There are over 30 types of lymphoma that have so far been detected and they can be grouped according to a variety of criteria. One such criterion is how fast the cancer is growing and so lymphomas are generally classed as either slow growing or fast growing. Slow growing lymphomas can be very difficult to detect because they rarely exhibit symptoms while they are still in an early stage.
As their name suggests, slow growing lymphomas take a relatively long time to grow to a size that starts to affect the body. Initially slow growing lymphomas will confine themselves to one specific area of the body. This is normally a lymph gland or a site close to a lymph gland and because they stay confined they don't affect any other organs or tissues. The only outward sign of early stage lymphoma is a painless swelling of the affected lymph glands however this swelling can easily be missed or ignored by the patient. Even if it is noticed it is often attributed to a simple infection and no more notice is taken of it until it starts to become uncomfortable.
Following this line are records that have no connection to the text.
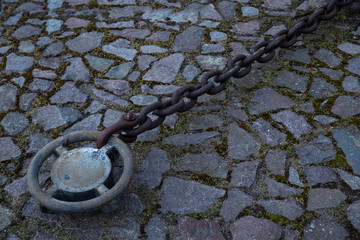 Eisenkette Anlegestelle Befestigung mit Kette aus Eisen fest und sicher am Anleger verankert. Ankerpunkt zum festmachen. Fest gekettet.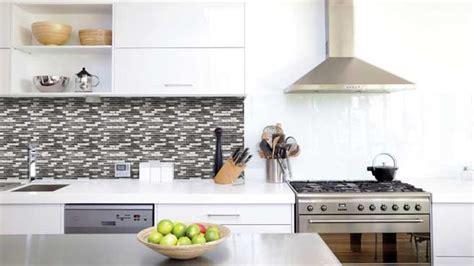 credence en carrelage pour cuisine du carrelage adhésif pour relooker vos murs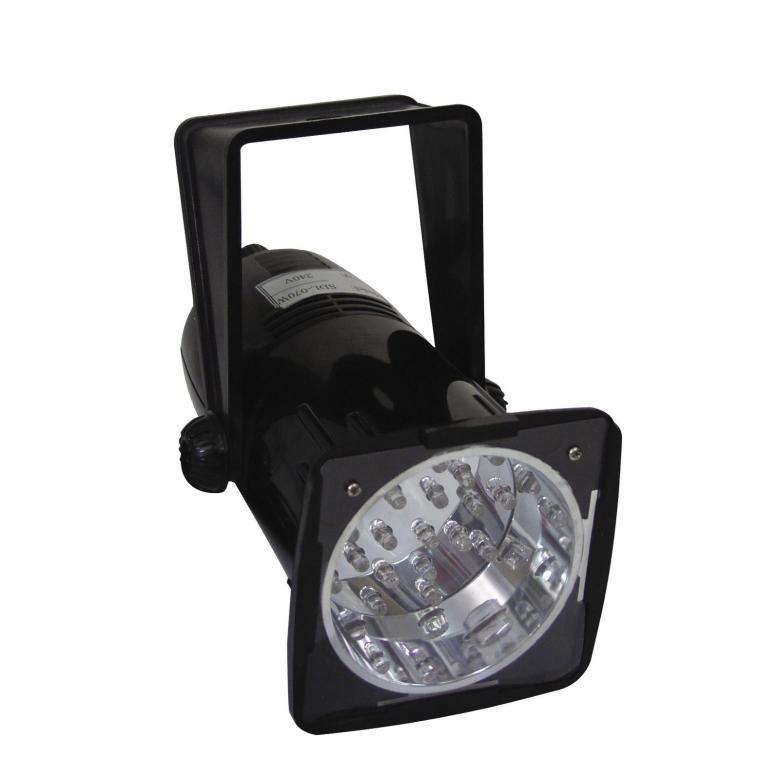 EUROLITE LED-strobo musiikkiohjauksella pitkäikäiset, valkoiset LEDit. LED strobe-spot white LEDs. Voit säätää nopeutta, Välkkyminen musiikin mukaan. Sisäänrakennettu mikrofoni ohjausta varten. Mitat 130 x 120 x 180 mm sekä paino 0,5kg.
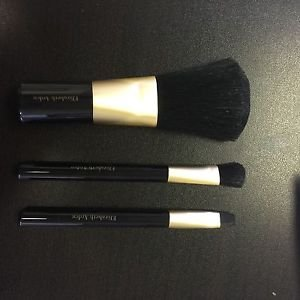 Elizabeth Arden 3-Pieces Make Up Brush Set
It may be over a year before sections of the confined lymphoma start to break off and travel to secondary sites in the body. Lymphoma affects the lymphocyte cells of the immune system and as such it has the ability to travel through the lymphatic system and in the blood stream. When the lymphoma cells do start to migrate to other areas the immune system tries to eradicate them and it is at this stage that the first systemic symptoms are experienced by the patient. These symptoms might include fever, night sweats, abdominal distension, unexplained weight loss and occasionally anemia i.e. chronic fatigue, tiredness and pale skin, although the exact symptoms will depend on the area that the migrating cells invade.
Often it is at this stage that the patient first visits the doctor and a provisional diagnosis is made. A number of medical tests are required to confirm the diagnosis and these tests will not only provide information regarding the exact type of lymphoma that is present, they will also say whether the lymphoma is fast or slow growing and what stage it has reached.
Unfortunately, many cases of slow growing lymphoma have reached a late stage by the time they are detected and diagnosed. This means they have spread to numerous areas of the body and so are a lot more difficult to treat effectively. There will also be a lot more cancer cells then the body can easily cope with and they may have infiltrated areas that are incredibly hard to treat such as the liver and bone marrow. For this reason it is important to consult a doctor whenever swelling of the lymph glands is noticed or any of the other lymphoma symptoms mentioned above are experienced. It is highly likely that the swelling and symptoms are caused by a minor illness however it is well worth finding this out as early as possible.